In less than a week, the Upper Barrakka Gardens in Valletta will turn into a little heaven for lovers of wine and good cheer. The Delicata Classic Wine Festival starts next Thursday and is held every evening until Sunday, August 7, 7pm until midnight.

While there’s absolutely no need for encyclopaedic wine knowledge to revel in the festival, a little bit of information can help you come across as a seasoned aficionado with an esteemed opinion and whose glass therefore deserves to be kept topped up.

However, memorising the 912 pages of The Oxford Companion to Wine in the next six days is probably going to be a near-impossible task. To the rescue comes this short bluffer’s guide to Delicata’s Classic Wine Festival, which will help you brush up on essential festival trivia in minutes.

I have penned down seven light-hearted, fun but little-known facts in the form of frivolous questions and answers that, when uttered with the utmost poise between a sniff and a sip, will bestow upon you an air of apparent erudition that dumbfounds any wine snob or anyone else crossing your trail around the wine stalls.

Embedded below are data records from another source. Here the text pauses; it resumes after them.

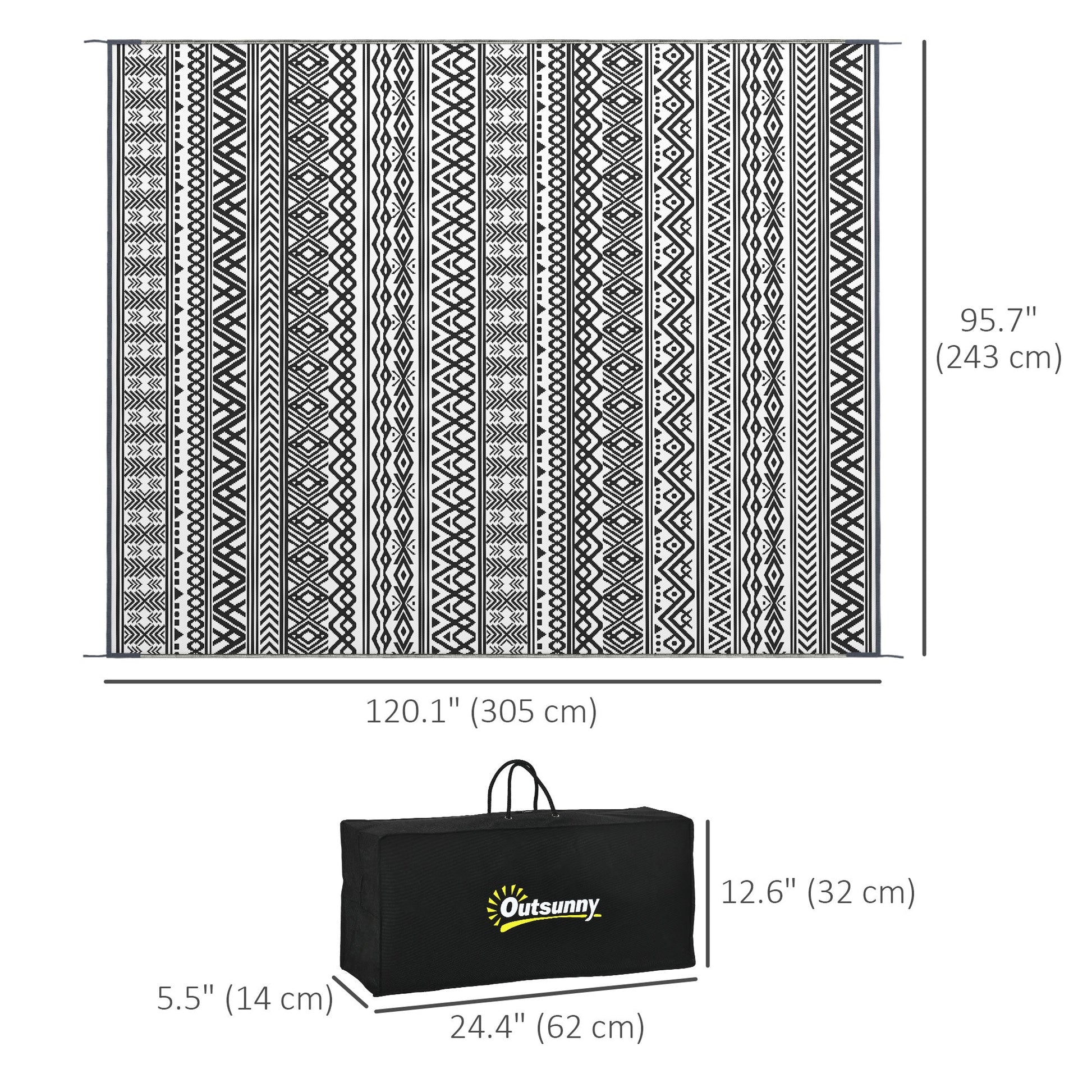 Portable Outdoor Rug with Carry Bag, 8' x 10' Reversible Mat, Waterproof Plastic Straw RV Rug for Backyard, Deck, Picnic, Beach, Camping, Grey and Cream White Boho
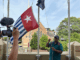 West Papuan supporters raise the Morning Star flag in Leichhardt, Sydney, today as protesters around the world mark the 1 December 1961 "independence" flag-flying day. Image: AWPA
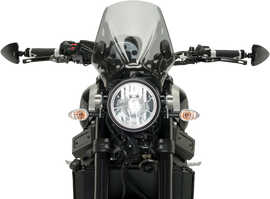 PUIG black right handlebar end folding mirror for motorcycle, showing the compact mirror with mounting bracket.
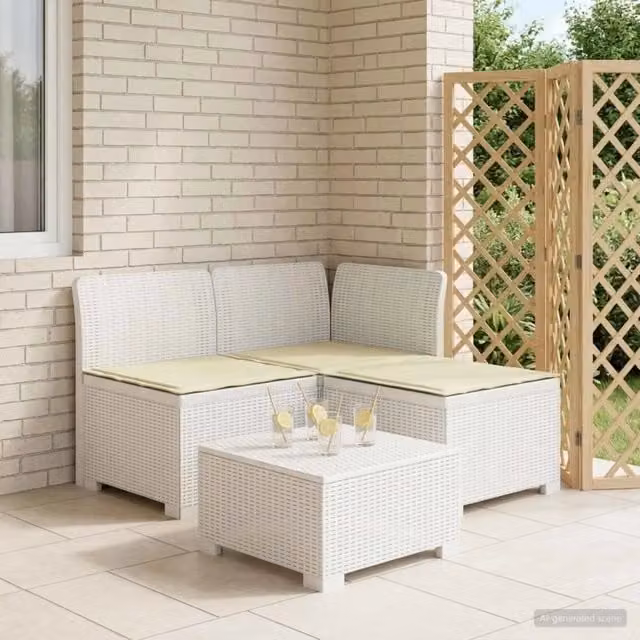 Divano da esterno a L con cuscini bianco e beige in look rattan e tessuto resistente ai raggi UV per giardino e balcone – 1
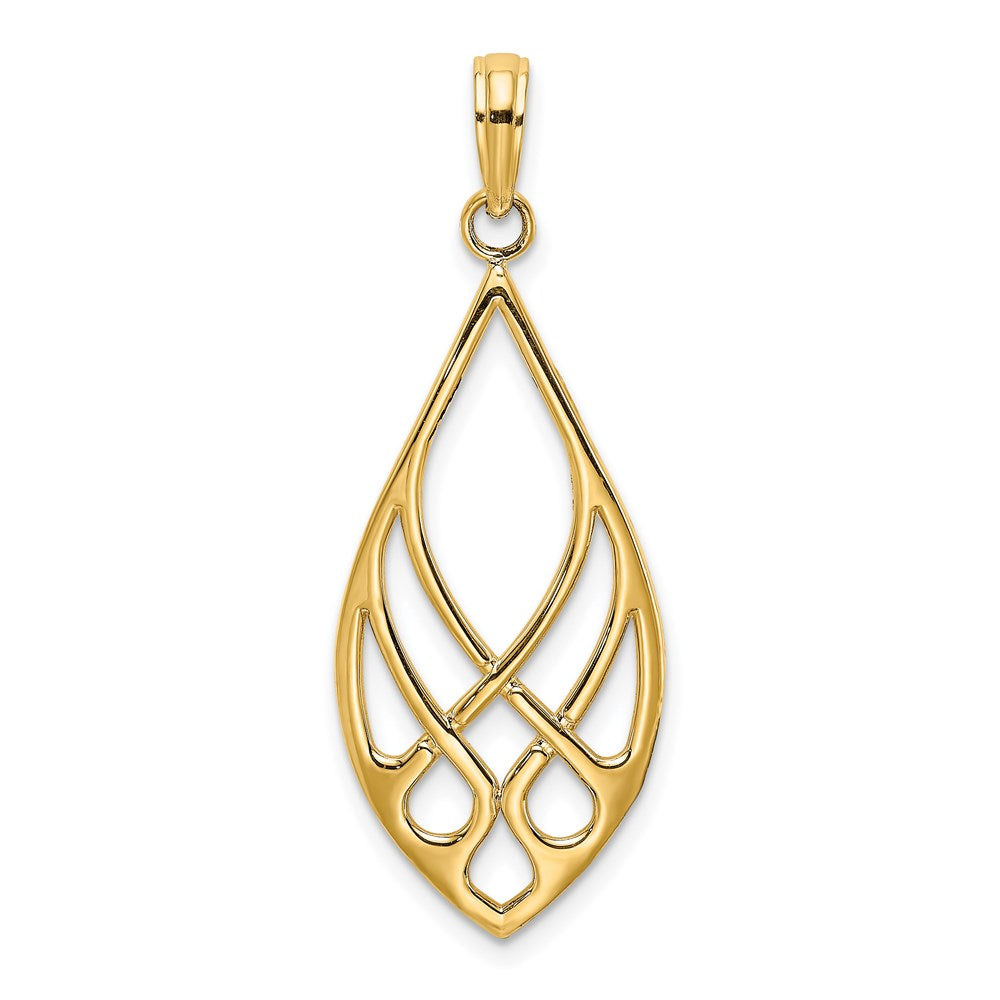 14K Celtic Knot Teardrop Charm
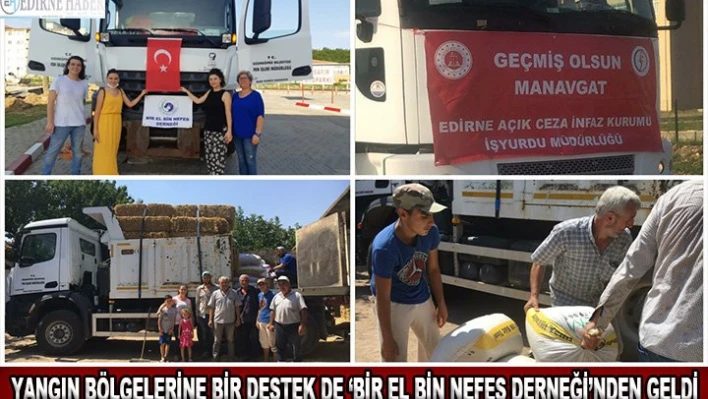 Yangın bölgelerine bir destek de â€˜Bir El Bin Nefes Derneği'nden geldi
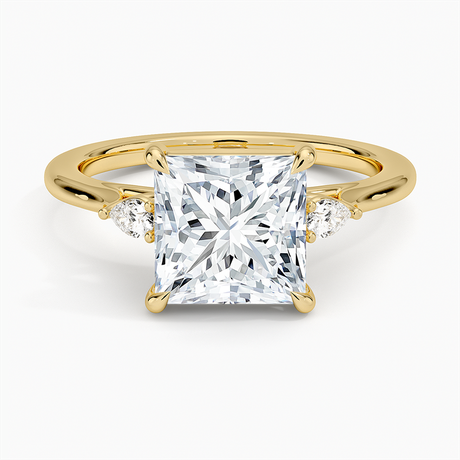 Three Stone Pear Engagement Ring - Aria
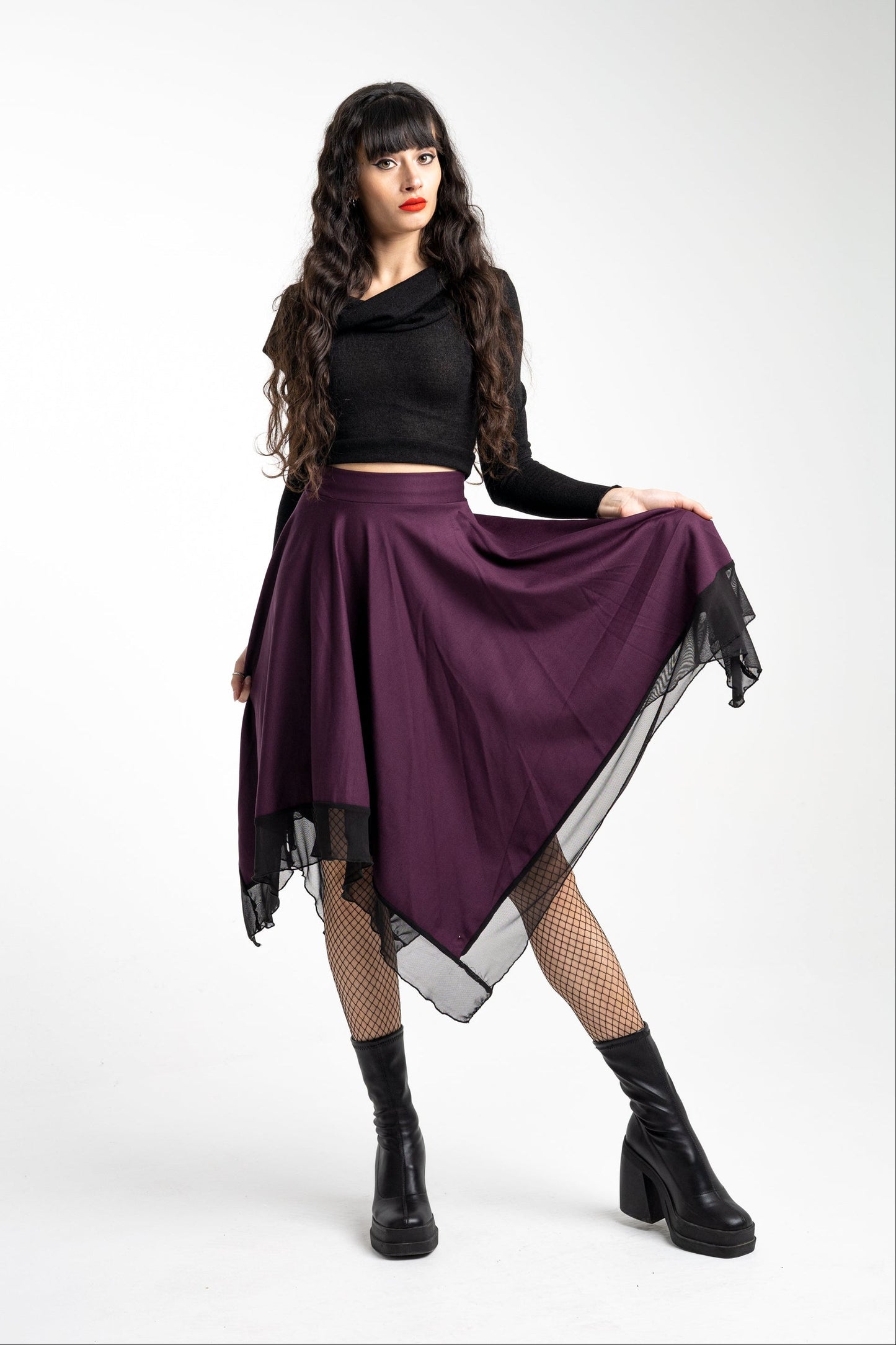 Black Witch Maxi Skirt – Asymmetrical Fairy Skirt with Tulle Layers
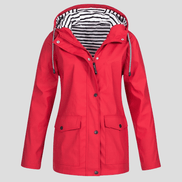 Women's Waterproof Hooded Rain Jacket with Zip Front and Snap Button Pockets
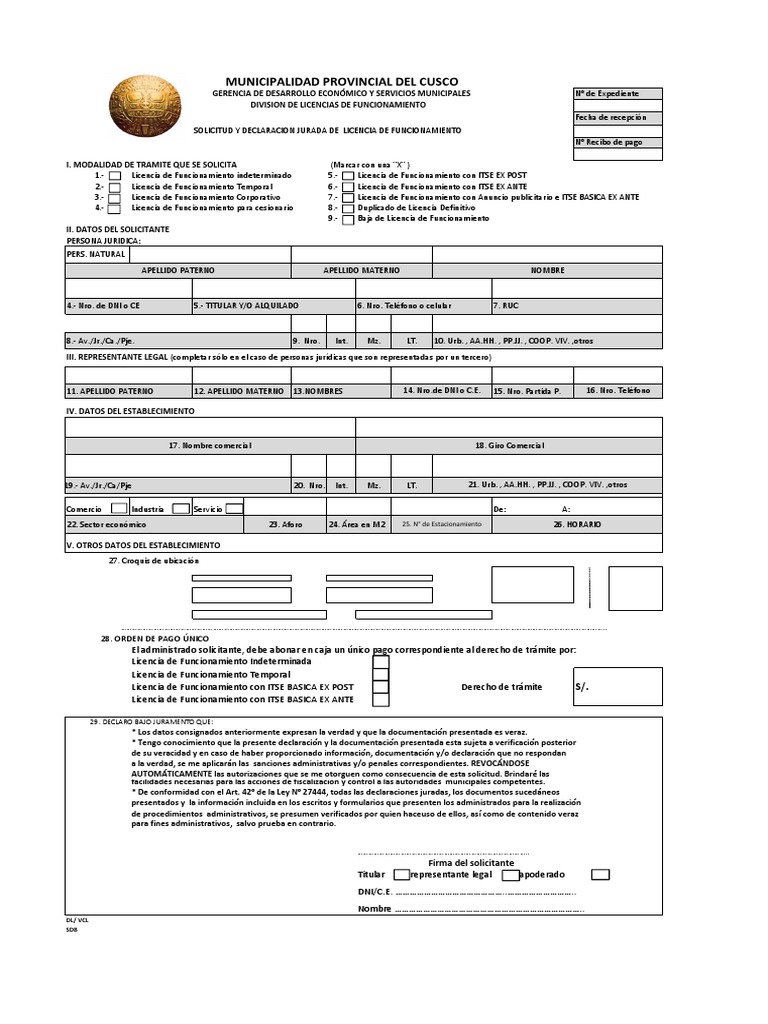 Solicitud Licencia Funcionamiento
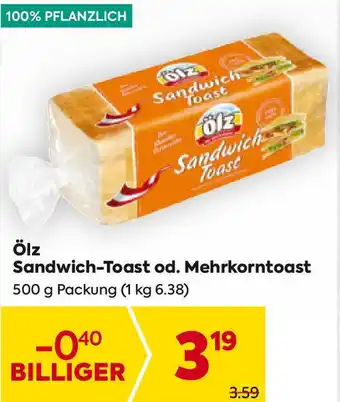 Billa Ölz Sandwich-Toast od. Mehrkorntoast Angebot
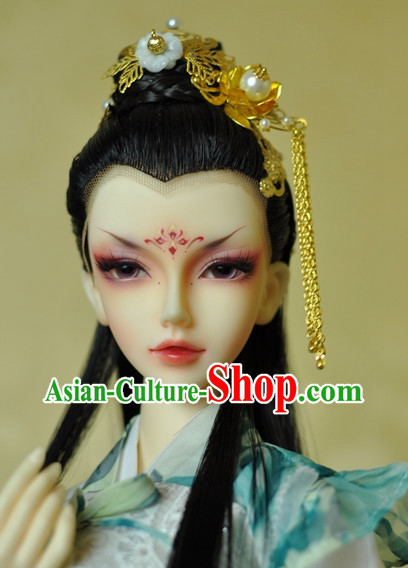 Chinese Traditional Black Wig and Hair Accessories Hairpin Hair Jewelry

• Did you know that the festival is organised in celebration of the Maltese grape harvest? Actually, this year it coincides to the day with the crush since Chardonnay grapes were picked early this morning and pressed at the Delicata winery’s state-of-the-art fermentation hall and grape receiving bay which you can spot from the gardens’ balcony across the sea on the other side of the Grand Harbour.

• Isn’t it remarkable that the Grand Vin de Hauteville Viognier and a number of other wines on show simply didn’t exist at the time of the festival’s maiden edition in 2002? Sure enough, because most of the new vineyards were planted to international varieties in the late 1990s, it only started to bear enough quality fruit years later.

• Could it be any easier to taste all the wines in the proper order like a professional wine taster would? The free festival brochure and map lists all the stalls and their respective wines. The recommended order is: sparkling wines first, light white wines before fuller-flavoured ones, then the rosés followed by reds and, finally, the sweet and lush Casella Moscato.

• Whether from Malta or Gozo, Delicata wines have been well received by many wine critics, you know? In fact, his eminence Oz Clarke, whose first love is Bordeaux, attended the Delicata Wine Festival in Gozo a few years ago – and did Oz like the red, or what!

• Let me tell you about wine, shall I? Would you believe Malta only produces 0.06 per cent of the total wine production of France? And, Malta’s best wines can compete and beat them on their home turf like Delicata’s 2014 Gran Cavalier Merlot which won gold in Bourg.

• Have you heard that Delicata’s wine stewards work out and train their biceps brachii or their cork-pulling muscles? It’s just a rumour. Although, when opening a bottle with a corkscrew, one’s biceps first unscrew the cork (supination), then pull the cork out (flexion). Screwcaps of the Classic Collection and Frizzante bottles are less athletically challenging.

• Delicata Classic Wine Festival wine glasses are somewhat of a collector’s item. Missing editions of the series of glasses are hard to find. You could always try your luck on eBay and, of course, it’s never too late to start collecting.

The Delicata Classic Wine Festival kicks off in Valletta in six days’ time. Weeks later, on August 19, 20 and 21, this most popular of wine events will once again move to the heart of Gozo’s viticultural land, Nadur, in celebration of the end of the Maltese and Gozitan grape harvest.